Lo hacía en un mueble que escondía en su interior una cama plegable; por las mañanas era un enser más de la casa que servía de estantería y ropero, por las noches, como por arte de magia, se transformaba en mi peculiar y exclusivo dormitorio. Mamá uca tenía colgados en la pared de la alcoba todos mis muñecos y peluches pero, de ellos, había uno que para mi era el más especial...
Se parecía al oso Yogui, era de color beig, con ojitos de cristal de color canelos y una pupila negra muy brillante la cual yo miraba y tocaba embelesada.
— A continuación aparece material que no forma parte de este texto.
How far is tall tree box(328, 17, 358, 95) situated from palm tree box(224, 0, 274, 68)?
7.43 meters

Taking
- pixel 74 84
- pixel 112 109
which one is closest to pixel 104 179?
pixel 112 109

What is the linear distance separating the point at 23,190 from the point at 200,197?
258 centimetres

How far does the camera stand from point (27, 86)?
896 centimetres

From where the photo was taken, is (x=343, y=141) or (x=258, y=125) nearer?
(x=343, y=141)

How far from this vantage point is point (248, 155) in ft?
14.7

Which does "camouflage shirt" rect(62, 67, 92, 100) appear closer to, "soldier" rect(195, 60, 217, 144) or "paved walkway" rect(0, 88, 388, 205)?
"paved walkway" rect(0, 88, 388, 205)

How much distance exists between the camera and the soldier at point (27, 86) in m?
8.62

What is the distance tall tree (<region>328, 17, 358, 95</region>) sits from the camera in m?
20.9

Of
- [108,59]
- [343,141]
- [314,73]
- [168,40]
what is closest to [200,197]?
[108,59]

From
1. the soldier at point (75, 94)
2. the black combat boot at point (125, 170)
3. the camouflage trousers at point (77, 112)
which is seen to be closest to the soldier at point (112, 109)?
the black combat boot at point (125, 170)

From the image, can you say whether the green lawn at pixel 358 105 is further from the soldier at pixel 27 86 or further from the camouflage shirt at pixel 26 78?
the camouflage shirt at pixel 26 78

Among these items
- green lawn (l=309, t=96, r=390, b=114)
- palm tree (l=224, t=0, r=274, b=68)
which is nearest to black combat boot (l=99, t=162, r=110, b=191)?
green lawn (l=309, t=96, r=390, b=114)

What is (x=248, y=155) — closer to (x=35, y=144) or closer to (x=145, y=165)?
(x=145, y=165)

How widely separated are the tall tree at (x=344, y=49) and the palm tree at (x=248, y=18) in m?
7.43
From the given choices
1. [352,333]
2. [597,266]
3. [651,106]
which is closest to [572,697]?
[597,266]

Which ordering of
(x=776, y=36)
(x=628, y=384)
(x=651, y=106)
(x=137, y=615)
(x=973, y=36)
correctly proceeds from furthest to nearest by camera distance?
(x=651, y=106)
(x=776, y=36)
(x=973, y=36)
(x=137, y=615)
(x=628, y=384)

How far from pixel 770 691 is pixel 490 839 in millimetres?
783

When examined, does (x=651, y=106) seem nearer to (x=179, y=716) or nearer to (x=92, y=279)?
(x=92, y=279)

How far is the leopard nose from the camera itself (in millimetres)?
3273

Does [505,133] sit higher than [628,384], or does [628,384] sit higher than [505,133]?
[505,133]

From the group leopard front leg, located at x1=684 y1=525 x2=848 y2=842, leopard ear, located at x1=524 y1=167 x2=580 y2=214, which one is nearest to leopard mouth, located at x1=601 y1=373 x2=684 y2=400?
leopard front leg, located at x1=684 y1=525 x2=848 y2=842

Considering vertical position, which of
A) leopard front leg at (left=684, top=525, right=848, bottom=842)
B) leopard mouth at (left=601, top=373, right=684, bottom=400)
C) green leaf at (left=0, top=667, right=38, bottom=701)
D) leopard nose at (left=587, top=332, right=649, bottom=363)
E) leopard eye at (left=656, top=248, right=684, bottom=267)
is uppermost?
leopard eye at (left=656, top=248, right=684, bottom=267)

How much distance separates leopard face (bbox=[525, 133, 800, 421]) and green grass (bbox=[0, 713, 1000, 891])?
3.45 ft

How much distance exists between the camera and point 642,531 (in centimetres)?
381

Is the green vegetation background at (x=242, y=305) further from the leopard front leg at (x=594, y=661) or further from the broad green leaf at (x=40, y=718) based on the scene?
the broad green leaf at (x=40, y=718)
Asimismo tenía la planta de sus patitas forradas con una tela de cuadros verdes y blancos y eso, precisamente, era lo que lo hacía diferente a los demás; ¡¡yo tenía un vestidito de tela idéntica!! y aquello me llamaba tanto la atención...
Cada vez que mi abuela me ponía ese traje, le pedía me bajara el osito de la pared y ese día no nos separábamos.





Por el barrio siempre pasaba el mismo panadero, Pepito se llamaba y mi abuela, todas las tardes, le compraba el pan para la merienda. Exquisitos bocadillos de nocilla los que me hacía y yo devoraba sin piedad (esos si me lo zampaba sin rechistar). Aquel característico olor y sabor a panito recién hecho, donde el chocolate se fundía cual volcán en erupción, unido al talante bonachón de Pepito hizo que jamás me olvidara de él.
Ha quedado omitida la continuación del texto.